Winkle’s winner

by Dr. Marshall Michel
86th Airlift Wing Public Affairs


Regular readers of this column will have noted frequent references to the reports of British test pilot Capt. Eric “Winkle” Brown, Royal Navy, who flew more types of aircraft than anyone else in history (487, counting only main types, not different models of the same aircraft) and holds the world record for number of aircraft carrier landings (2,407). Brown was also a prolific writer, and this leads one to the question, “which were his favorite aircraft?”

Brown was never one to shy away from being judgmental, but his list of favorites include the usual suspects — the Supermarine Spitfire, Avro Lancaster (with boosted controls), North American F-86 Sabre, McDonnell F-4 Phantom II — as well as two lesser known types: an early jet, the Hawker P. 1040, prototype of the widely built Hawker Sea Hawk, and the aircraft Brown said was “unexcelled in getting everything together in near perfection,” the De Havilland Hornet twin piston engine fighter.

The development of the little known Hornet began in 1942 as a fighter version of the de Havilland Mosquito and was intended to cure the RAF Fighter Command’s major deficiency — the lack of a long range fighter.

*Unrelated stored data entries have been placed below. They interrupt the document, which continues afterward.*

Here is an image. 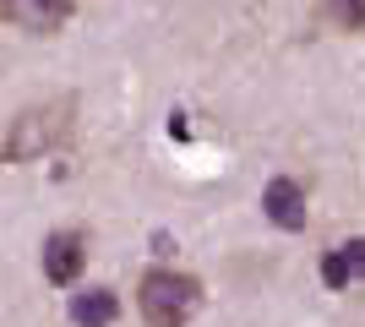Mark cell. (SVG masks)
Wrapping results in <instances>:
<instances>
[{
	"instance_id": "1",
	"label": "cell",
	"mask_w": 365,
	"mask_h": 327,
	"mask_svg": "<svg viewBox=\"0 0 365 327\" xmlns=\"http://www.w3.org/2000/svg\"><path fill=\"white\" fill-rule=\"evenodd\" d=\"M137 306L148 316V327H185L202 306V284L175 273V267H153L137 289Z\"/></svg>"
},
{
	"instance_id": "2",
	"label": "cell",
	"mask_w": 365,
	"mask_h": 327,
	"mask_svg": "<svg viewBox=\"0 0 365 327\" xmlns=\"http://www.w3.org/2000/svg\"><path fill=\"white\" fill-rule=\"evenodd\" d=\"M262 213H267V224H278L284 234H300L305 218H311V207H305V186L289 180V175L267 180V186H262Z\"/></svg>"
},
{
	"instance_id": "3",
	"label": "cell",
	"mask_w": 365,
	"mask_h": 327,
	"mask_svg": "<svg viewBox=\"0 0 365 327\" xmlns=\"http://www.w3.org/2000/svg\"><path fill=\"white\" fill-rule=\"evenodd\" d=\"M55 137H61V109H28L6 142V158H38Z\"/></svg>"
},
{
	"instance_id": "4",
	"label": "cell",
	"mask_w": 365,
	"mask_h": 327,
	"mask_svg": "<svg viewBox=\"0 0 365 327\" xmlns=\"http://www.w3.org/2000/svg\"><path fill=\"white\" fill-rule=\"evenodd\" d=\"M82 262H88V240H82L76 229H61V234L44 240V279L49 284H76Z\"/></svg>"
},
{
	"instance_id": "5",
	"label": "cell",
	"mask_w": 365,
	"mask_h": 327,
	"mask_svg": "<svg viewBox=\"0 0 365 327\" xmlns=\"http://www.w3.org/2000/svg\"><path fill=\"white\" fill-rule=\"evenodd\" d=\"M0 16H11L28 33H55L71 16V0H0Z\"/></svg>"
},
{
	"instance_id": "6",
	"label": "cell",
	"mask_w": 365,
	"mask_h": 327,
	"mask_svg": "<svg viewBox=\"0 0 365 327\" xmlns=\"http://www.w3.org/2000/svg\"><path fill=\"white\" fill-rule=\"evenodd\" d=\"M322 284L327 289H349V284H365V240H344L322 256Z\"/></svg>"
},
{
	"instance_id": "7",
	"label": "cell",
	"mask_w": 365,
	"mask_h": 327,
	"mask_svg": "<svg viewBox=\"0 0 365 327\" xmlns=\"http://www.w3.org/2000/svg\"><path fill=\"white\" fill-rule=\"evenodd\" d=\"M115 316H120V295L115 289H82V295H71L76 327H115Z\"/></svg>"
},
{
	"instance_id": "8",
	"label": "cell",
	"mask_w": 365,
	"mask_h": 327,
	"mask_svg": "<svg viewBox=\"0 0 365 327\" xmlns=\"http://www.w3.org/2000/svg\"><path fill=\"white\" fill-rule=\"evenodd\" d=\"M322 6H327V16H333L338 28H365V0H322Z\"/></svg>"
}]
</instances>
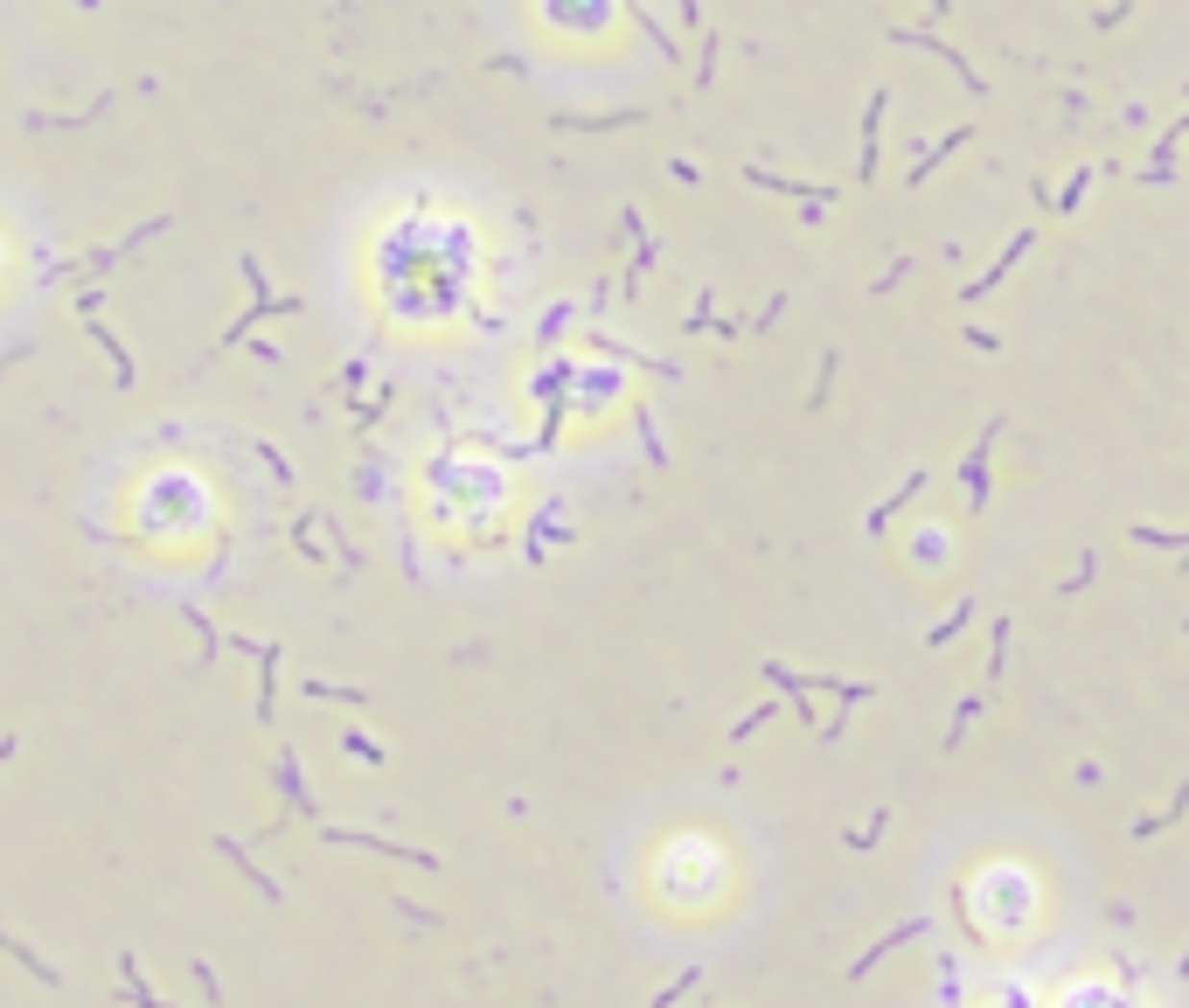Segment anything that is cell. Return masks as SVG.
Here are the masks:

Developing a twin engine fighter that would be agile enough for air-to-air combat was a tricky business. The first thing De Havilland did was turn to the Rolls Royce engine company to see if they could produce a slim profile version of its Merlin engine.

To provide minimum frontal area and low drag, Rolls Royce moved the engine accessories for a 2,030 horsepower engine to the rear of the nacelle, which made the nacelle long but slender, and fitted the engine with a four-blade variable-pitch propeller. With the engines, de Havilland offered a design to the Air Ministry and received an order for two prototypes in June 1943.

Developed from the aesthetically pleasing Mosquito, the Hornet was even more visually appealing. The fuselage had a bubble canopy mounted well forward, which provided excellent visibility, and its fuselage was much more slender than the fuselage of the Mosquito, which had side by side seating. The one-piece wing had a wood and metal internal structure with an undersurface of reinforced Alcad, a corrosion resistant sheet of aluminum surface layers metallurgically bonded to a high strength aluminum alloy core material.

The wings had a slender, laminar flow profile similar to the P-51 Mustang and Hawker Tempest. Clipped wings and large ailerons that extended close to the tips provided excellent roll control, especially at low speeds.

The long, thin Merlins were mounted low over the wing to provide the pilot with better visibility. Unusually for a British design, the Hornet’s propellers were counter rotating to cancel out torque, reduce adverse yaw and generally provide more stable and predictable behavior in flight.

At first the propellers rotated inward toward the fuselage, but this reduced the effectiveness of the rudder so the propellers were reversed to rotate outward.
The Hornet was armed with four short-barreled 20 millimeter Hispano V cannon firing through short blast tubes under the nose and had provision for limited underwing stores, usually two external fuel tanks or eight 60 pound rockets projectiles. 

The first prototype made its initial flight on July 28, 1944, and its performance exceeded the most sanguine predictions, with a top speed of 485 mph and an amazing climb rate of 4,500 feet per minute. The first Hornets did, however, show some longitudinal instability, so a filet was fitted to the vertical stabilizer and that solved the problem.

A production order followed and the initial batch of F. Mk. 1 Hornets were delivered on Feb. 28, 1945. Production aircraft were heavier and slower than the prototypes, but not by much, with a top speed of 472 mph. The newly equipped Hornet squadrons were scheduled to be part of the RAF’s Tiger Force for operations against Japan, but the war ended before they could be deployed.

One-hundred-thirty-two F. Mk. 3s, a later model with greater fuel capacity and a modified tail, were built. In 1951, many were sent to Malaya for use by the Far East Air Force against communist guerillas. They were the last piston engined RAF fighters to see combat.

From the beginning, de Havilland had been considering a carrier-based version of the Hornet for the Fleet Air Arm, so ease of control, especially at low speeds, and good pilot visibility had been built into the aircraft.  The navalized version, the Sea Hornet, became the first twin-engine, carrier-based fighter for the Royal Navy.
The lower rear fuselage was reinforced to take the carrier landing stresses and it was fitted with high-drag flaps, arresting gear, catapult hookups, stronger landing gear and upward folding wings. Surprisingly, the empty weight was almost the same, despite modifications, and after tests the Navy issued a production order for the Sea Hornet F.20.

The F.20 reached formal Royal Navy service in June 1947 and remained in service until 1955. But the most common Sea Hornet was the two-seat night fighter version, the NF.21. It carried with radar in the nose, flame dampers and a small bubble canopy on the rear fuselage for a radar operator and served well into the 1950s.